The contract has the requirement that hashing happens in some exact way so it's the direct owner of that requirement. Not having to worry about that in this or other dependencies would've been nice.

mirceanis commented 2 years ago

This is more of a code style and accessibility question than anything else to be honest. Our reasoning was that code which uses this dependency will then have to exactly do the same procedure of hashing as the contract does. Mirroring the code into upstream dependencies.

It's really a question about 'who should own how params are hashed' and having this as close to the contract interaction as possible made sense to us.

I see what you mean. The way I see this, the "signed" methods require a 2 step process, and both steps could be provided by this library.

Step 1, the DID controller calls some createDoSomethingRequest() method, where they are expected to generate the signature Step 2, the request + signature is sent to the transaction signer, which calls the actual methods on the contract, or rather a method from EthrDidController (paying the ethereum transaction fee along the way).

Example:

Does this make sense? What do you think?

lleifermann commented 2 years ago

@mirceanis

I've just added changes implementing the things we discussed about. For each meta transaction method we now have a correlating createHash function which generates the correct hash with the needed input parameters. This means that this library really does not have to deal with the key material at all and it fully stays in the callers hands. We just generate the hash and play it back where it then gets signed (for instance in the kms plugin).

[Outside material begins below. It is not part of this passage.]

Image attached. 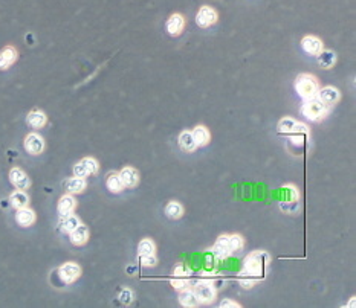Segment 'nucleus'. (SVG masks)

Originally we wanted to put this into some abstraction with only one method but that added a lot of complexity. This approach should be rather straight forward to understand and more importantly debug 😄

Not sure exactly on how to test the nonce function against the older version of the contract though. Do you have an example for this with the ganache setup this repo is running with?

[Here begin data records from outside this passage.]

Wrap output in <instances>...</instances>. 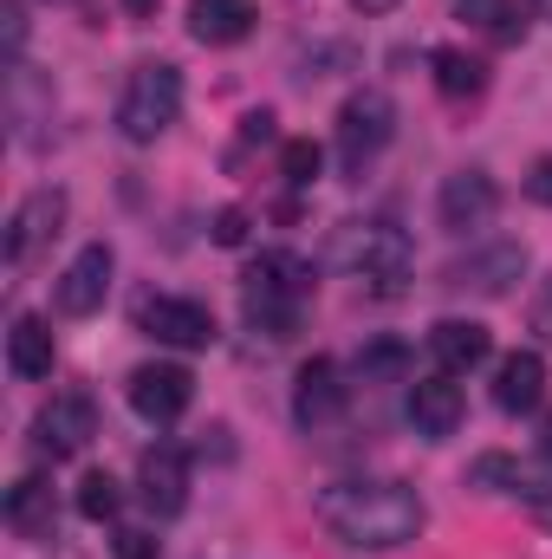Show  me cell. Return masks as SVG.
<instances>
[{
    "label": "cell",
    "mask_w": 552,
    "mask_h": 559,
    "mask_svg": "<svg viewBox=\"0 0 552 559\" xmlns=\"http://www.w3.org/2000/svg\"><path fill=\"white\" fill-rule=\"evenodd\" d=\"M319 521L338 547H358V554H391L422 534V495L404 481H332L319 495Z\"/></svg>",
    "instance_id": "cell-1"
},
{
    "label": "cell",
    "mask_w": 552,
    "mask_h": 559,
    "mask_svg": "<svg viewBox=\"0 0 552 559\" xmlns=\"http://www.w3.org/2000/svg\"><path fill=\"white\" fill-rule=\"evenodd\" d=\"M305 299H312V261H299L292 248H267L261 261H248L241 312H248L254 332H267V338H292Z\"/></svg>",
    "instance_id": "cell-2"
},
{
    "label": "cell",
    "mask_w": 552,
    "mask_h": 559,
    "mask_svg": "<svg viewBox=\"0 0 552 559\" xmlns=\"http://www.w3.org/2000/svg\"><path fill=\"white\" fill-rule=\"evenodd\" d=\"M410 235L391 222H345L332 235V267L351 280H364L371 293H397L410 280Z\"/></svg>",
    "instance_id": "cell-3"
},
{
    "label": "cell",
    "mask_w": 552,
    "mask_h": 559,
    "mask_svg": "<svg viewBox=\"0 0 552 559\" xmlns=\"http://www.w3.org/2000/svg\"><path fill=\"white\" fill-rule=\"evenodd\" d=\"M182 118V72L176 66H137L124 79V98H118V131L131 143H156L169 124Z\"/></svg>",
    "instance_id": "cell-4"
},
{
    "label": "cell",
    "mask_w": 552,
    "mask_h": 559,
    "mask_svg": "<svg viewBox=\"0 0 552 559\" xmlns=\"http://www.w3.org/2000/svg\"><path fill=\"white\" fill-rule=\"evenodd\" d=\"M391 138H397V105H391V92H351V98L338 105V163H345L351 176H364V169L384 156Z\"/></svg>",
    "instance_id": "cell-5"
},
{
    "label": "cell",
    "mask_w": 552,
    "mask_h": 559,
    "mask_svg": "<svg viewBox=\"0 0 552 559\" xmlns=\"http://www.w3.org/2000/svg\"><path fill=\"white\" fill-rule=\"evenodd\" d=\"M137 325L156 345H176V352H202L215 345V312L202 299H176V293H149L137 306Z\"/></svg>",
    "instance_id": "cell-6"
},
{
    "label": "cell",
    "mask_w": 552,
    "mask_h": 559,
    "mask_svg": "<svg viewBox=\"0 0 552 559\" xmlns=\"http://www.w3.org/2000/svg\"><path fill=\"white\" fill-rule=\"evenodd\" d=\"M189 404H195V378H189V365L156 358V365H137V371H131V411H137L143 423L169 429Z\"/></svg>",
    "instance_id": "cell-7"
},
{
    "label": "cell",
    "mask_w": 552,
    "mask_h": 559,
    "mask_svg": "<svg viewBox=\"0 0 552 559\" xmlns=\"http://www.w3.org/2000/svg\"><path fill=\"white\" fill-rule=\"evenodd\" d=\"M111 274H118V254H111L105 241L79 248V254H72V267H65L59 286H52V306H59L65 319H92V312L105 306V293H111Z\"/></svg>",
    "instance_id": "cell-8"
},
{
    "label": "cell",
    "mask_w": 552,
    "mask_h": 559,
    "mask_svg": "<svg viewBox=\"0 0 552 559\" xmlns=\"http://www.w3.org/2000/svg\"><path fill=\"white\" fill-rule=\"evenodd\" d=\"M92 436H98V411H92V397H79V391L52 397V404L33 417V449H39L46 462H65V455H79Z\"/></svg>",
    "instance_id": "cell-9"
},
{
    "label": "cell",
    "mask_w": 552,
    "mask_h": 559,
    "mask_svg": "<svg viewBox=\"0 0 552 559\" xmlns=\"http://www.w3.org/2000/svg\"><path fill=\"white\" fill-rule=\"evenodd\" d=\"M494 209H501V189H494V176H488V169H455V176L442 182V195H435V215H442V228H448V235L488 228V222H494Z\"/></svg>",
    "instance_id": "cell-10"
},
{
    "label": "cell",
    "mask_w": 552,
    "mask_h": 559,
    "mask_svg": "<svg viewBox=\"0 0 552 559\" xmlns=\"http://www.w3.org/2000/svg\"><path fill=\"white\" fill-rule=\"evenodd\" d=\"M137 495L149 501V514H182L189 508V455L176 442H149L137 462Z\"/></svg>",
    "instance_id": "cell-11"
},
{
    "label": "cell",
    "mask_w": 552,
    "mask_h": 559,
    "mask_svg": "<svg viewBox=\"0 0 552 559\" xmlns=\"http://www.w3.org/2000/svg\"><path fill=\"white\" fill-rule=\"evenodd\" d=\"M59 222H65V189H33V195L13 209V222H7V261H13V267L33 261V254L59 235Z\"/></svg>",
    "instance_id": "cell-12"
},
{
    "label": "cell",
    "mask_w": 552,
    "mask_h": 559,
    "mask_svg": "<svg viewBox=\"0 0 552 559\" xmlns=\"http://www.w3.org/2000/svg\"><path fill=\"white\" fill-rule=\"evenodd\" d=\"M345 378H338V365L332 358H305L299 365V384H292V417L299 429H325V423L345 417Z\"/></svg>",
    "instance_id": "cell-13"
},
{
    "label": "cell",
    "mask_w": 552,
    "mask_h": 559,
    "mask_svg": "<svg viewBox=\"0 0 552 559\" xmlns=\"http://www.w3.org/2000/svg\"><path fill=\"white\" fill-rule=\"evenodd\" d=\"M520 274H527V248H520V241H494V248H475L468 261H455V267H448V286L501 299Z\"/></svg>",
    "instance_id": "cell-14"
},
{
    "label": "cell",
    "mask_w": 552,
    "mask_h": 559,
    "mask_svg": "<svg viewBox=\"0 0 552 559\" xmlns=\"http://www.w3.org/2000/svg\"><path fill=\"white\" fill-rule=\"evenodd\" d=\"M429 352H435V365L448 378H461V371H481L494 358V332L481 319H435L429 325Z\"/></svg>",
    "instance_id": "cell-15"
},
{
    "label": "cell",
    "mask_w": 552,
    "mask_h": 559,
    "mask_svg": "<svg viewBox=\"0 0 552 559\" xmlns=\"http://www.w3.org/2000/svg\"><path fill=\"white\" fill-rule=\"evenodd\" d=\"M468 417V404H461V384L448 378V371H435V378H416L410 384V423L416 436H429V442H442V436H455Z\"/></svg>",
    "instance_id": "cell-16"
},
{
    "label": "cell",
    "mask_w": 552,
    "mask_h": 559,
    "mask_svg": "<svg viewBox=\"0 0 552 559\" xmlns=\"http://www.w3.org/2000/svg\"><path fill=\"white\" fill-rule=\"evenodd\" d=\"M494 404H501L507 417L540 411V404H547V358H540V352H507L501 371H494Z\"/></svg>",
    "instance_id": "cell-17"
},
{
    "label": "cell",
    "mask_w": 552,
    "mask_h": 559,
    "mask_svg": "<svg viewBox=\"0 0 552 559\" xmlns=\"http://www.w3.org/2000/svg\"><path fill=\"white\" fill-rule=\"evenodd\" d=\"M468 488H501V495H520V501H552V475L547 468H533V462H520V455H481L475 468H468Z\"/></svg>",
    "instance_id": "cell-18"
},
{
    "label": "cell",
    "mask_w": 552,
    "mask_h": 559,
    "mask_svg": "<svg viewBox=\"0 0 552 559\" xmlns=\"http://www.w3.org/2000/svg\"><path fill=\"white\" fill-rule=\"evenodd\" d=\"M52 365H59L52 325H46L39 312H20V319H13V332H7V371L33 384V378H52Z\"/></svg>",
    "instance_id": "cell-19"
},
{
    "label": "cell",
    "mask_w": 552,
    "mask_h": 559,
    "mask_svg": "<svg viewBox=\"0 0 552 559\" xmlns=\"http://www.w3.org/2000/svg\"><path fill=\"white\" fill-rule=\"evenodd\" d=\"M52 521H59V508H52V481H46V475H20V481L7 488V527H13L20 540H46Z\"/></svg>",
    "instance_id": "cell-20"
},
{
    "label": "cell",
    "mask_w": 552,
    "mask_h": 559,
    "mask_svg": "<svg viewBox=\"0 0 552 559\" xmlns=\"http://www.w3.org/2000/svg\"><path fill=\"white\" fill-rule=\"evenodd\" d=\"M254 20H261L254 0H195V7H189V33H195L202 46H235V39L254 33Z\"/></svg>",
    "instance_id": "cell-21"
},
{
    "label": "cell",
    "mask_w": 552,
    "mask_h": 559,
    "mask_svg": "<svg viewBox=\"0 0 552 559\" xmlns=\"http://www.w3.org/2000/svg\"><path fill=\"white\" fill-rule=\"evenodd\" d=\"M455 20L461 26H475L481 39H494V46H520L527 39V0H455Z\"/></svg>",
    "instance_id": "cell-22"
},
{
    "label": "cell",
    "mask_w": 552,
    "mask_h": 559,
    "mask_svg": "<svg viewBox=\"0 0 552 559\" xmlns=\"http://www.w3.org/2000/svg\"><path fill=\"white\" fill-rule=\"evenodd\" d=\"M429 66H435V92H442L448 105H475V98L488 92V66H481L475 52H461V46H435Z\"/></svg>",
    "instance_id": "cell-23"
},
{
    "label": "cell",
    "mask_w": 552,
    "mask_h": 559,
    "mask_svg": "<svg viewBox=\"0 0 552 559\" xmlns=\"http://www.w3.org/2000/svg\"><path fill=\"white\" fill-rule=\"evenodd\" d=\"M410 371V345H397V338H371L364 352H358V378L364 384H391V378H404Z\"/></svg>",
    "instance_id": "cell-24"
},
{
    "label": "cell",
    "mask_w": 552,
    "mask_h": 559,
    "mask_svg": "<svg viewBox=\"0 0 552 559\" xmlns=\"http://www.w3.org/2000/svg\"><path fill=\"white\" fill-rule=\"evenodd\" d=\"M319 169H325V150H319L312 138H286L279 143V176H286L292 189H312Z\"/></svg>",
    "instance_id": "cell-25"
},
{
    "label": "cell",
    "mask_w": 552,
    "mask_h": 559,
    "mask_svg": "<svg viewBox=\"0 0 552 559\" xmlns=\"http://www.w3.org/2000/svg\"><path fill=\"white\" fill-rule=\"evenodd\" d=\"M118 508H124V488H118L105 468H92V475L79 481V514H85V521H118Z\"/></svg>",
    "instance_id": "cell-26"
},
{
    "label": "cell",
    "mask_w": 552,
    "mask_h": 559,
    "mask_svg": "<svg viewBox=\"0 0 552 559\" xmlns=\"http://www.w3.org/2000/svg\"><path fill=\"white\" fill-rule=\"evenodd\" d=\"M248 209H215V222H208V235H215V248H248Z\"/></svg>",
    "instance_id": "cell-27"
},
{
    "label": "cell",
    "mask_w": 552,
    "mask_h": 559,
    "mask_svg": "<svg viewBox=\"0 0 552 559\" xmlns=\"http://www.w3.org/2000/svg\"><path fill=\"white\" fill-rule=\"evenodd\" d=\"M111 547H118V559H156L163 540H156V534H143V527H118V534H111Z\"/></svg>",
    "instance_id": "cell-28"
},
{
    "label": "cell",
    "mask_w": 552,
    "mask_h": 559,
    "mask_svg": "<svg viewBox=\"0 0 552 559\" xmlns=\"http://www.w3.org/2000/svg\"><path fill=\"white\" fill-rule=\"evenodd\" d=\"M527 195H533L540 209H552V156H540V163L527 169Z\"/></svg>",
    "instance_id": "cell-29"
},
{
    "label": "cell",
    "mask_w": 552,
    "mask_h": 559,
    "mask_svg": "<svg viewBox=\"0 0 552 559\" xmlns=\"http://www.w3.org/2000/svg\"><path fill=\"white\" fill-rule=\"evenodd\" d=\"M533 325H540V332H552V286H547V299H540V312H533Z\"/></svg>",
    "instance_id": "cell-30"
},
{
    "label": "cell",
    "mask_w": 552,
    "mask_h": 559,
    "mask_svg": "<svg viewBox=\"0 0 552 559\" xmlns=\"http://www.w3.org/2000/svg\"><path fill=\"white\" fill-rule=\"evenodd\" d=\"M351 7H358V13H391L397 0H351Z\"/></svg>",
    "instance_id": "cell-31"
},
{
    "label": "cell",
    "mask_w": 552,
    "mask_h": 559,
    "mask_svg": "<svg viewBox=\"0 0 552 559\" xmlns=\"http://www.w3.org/2000/svg\"><path fill=\"white\" fill-rule=\"evenodd\" d=\"M540 449H547V462H552V411H547V423H540Z\"/></svg>",
    "instance_id": "cell-32"
},
{
    "label": "cell",
    "mask_w": 552,
    "mask_h": 559,
    "mask_svg": "<svg viewBox=\"0 0 552 559\" xmlns=\"http://www.w3.org/2000/svg\"><path fill=\"white\" fill-rule=\"evenodd\" d=\"M533 514H540V521H547V527H552V501H540V508H533Z\"/></svg>",
    "instance_id": "cell-33"
},
{
    "label": "cell",
    "mask_w": 552,
    "mask_h": 559,
    "mask_svg": "<svg viewBox=\"0 0 552 559\" xmlns=\"http://www.w3.org/2000/svg\"><path fill=\"white\" fill-rule=\"evenodd\" d=\"M540 13H547V20H552V0H540Z\"/></svg>",
    "instance_id": "cell-34"
}]
</instances>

mirceanis commented 2 years ago

I've just added changes implementing the things we discussed about. For each meta transaction method we now have a correlating createHash function which generates the correct hash with the needed input parameters. This means that this library really does not have to deal with the key material at all and it fully stays in the callers hands. We just generate the hash and play it back where it then gets signed (for instance in the kms plugin).

I love this approach!

Not sure exactly on how to test the nonce function against the older version of the contract though. Do you have an example for this with the ganache setup this repo is running with?

I don't know either, I haven't done anything like this yet so I don't have an example. The steps to reproduce weird behavior in the old contract:

Even worse bug in the old contract:

Perhaps @piouslove can jump in with an example, or maybe @nichonien has run into this issue at EW

lleifermann commented 2 years ago

@mirceanis Now everything should be in-place i believe 😄 - For the tests i had to copy the ABI of the old version of the contract as old packages don't export the abi sadly. But the two new tests shoud cover the compatability of nonces.